**Bereitgestellter Auszug:**
Der joviale Schwätzer – stellt sich zunächst mit Vor- und Nachnamen vor und philosophiert anschließend noch über das Wetter während er ausgiebig die Hand seines Gegenübers schüttelt. Seinen Monolog führt er während der ersten lockeren Ballwechsel auch fort und kann nur unterbrochen werden, indem man ein paar Angriffsbälle links und rechts neben ihm einschlagen lässt – er muss dann zunächst nämlich den Ball holen. Ob er gewinnt oder verliert, ist ihm offenkundig völlig egal.
Der Griesgram – meist älteren Semesters, bringt kaum die Zähne zum Gruß auseinander. Anscheinend stört ihn dieses Match in seiner gemütlichen Feierabend-Gestaltung – das zahlt er seinem Gegner aber auch heim. Er spielt oftmals Noppen, klar.

**Verfügbare Daten:**
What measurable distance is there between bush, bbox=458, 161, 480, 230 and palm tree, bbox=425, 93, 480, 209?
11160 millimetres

**Die Aufgaben:**
(a) Können Sie den Absatz im Auszug, der mit „Der joviale Schwätzer“ beginnt, als knappe Stichpunktliste wiedergeben und dabei seine wesentlichen Aussagen erhalten?
(b) Entnehmen Sie dem Auszug wortgetreu die Passage, die bei „Der joviale Schwätzer“ beginnt und bei „oftmals Noppen, klar.“ endet.
(c) Was spielt der Griesgram laut dem Auszug oftmals?
Die Zeilen sind eigenständiges Material und haben mit dem Auszug nichts zu tun.

**Die Antworten:**
(a)
- Stellt sich mit Vor- und Nachnamen vor und redet über das Wetter, während er lange die Hand des Gegenübers schüttelt.
- Setzt seinen Monolog auch bei den ersten lockeren Ballwechseln fort.
- Lässt sich nur unterbrechen, wenn man Angriffsbälle links und rechts neben ihm einschlagen lässt, weil er dann den Ball holen muss.
- Ob er gewinnt oder verliert, ist ihm völlig egal.

(b)
Der joviale Schwätzer – stellt sich zunächst mit Vor- und Nachnamen vor und philosophiert anschließend noch über das Wetter während er ausgiebig die Hand seines Gegenübers schüttelt. Seinen Monolog führt er während der ersten lockeren Ballwechsel auch fort und kann nur unterbrochen werden, indem man ein paar Angriffsbälle links und rechts neben ihm einschlagen lässt – er muss dann zunächst nämlich den Ball holen. Ob er gewinnt oder verliert, ist ihm offenkundig völlig egal.
Der Griesgram – meist älteren Semesters, bringt kaum die Zähne zum Gruß auseinander. Anscheinend stört ihn dieses Match in seiner gemütlichen Feierabend-Gestaltung – das zahlt er seinem Gegner aber auch heim. Er spielt oftmals Noppen, klar.

(c) Noppen.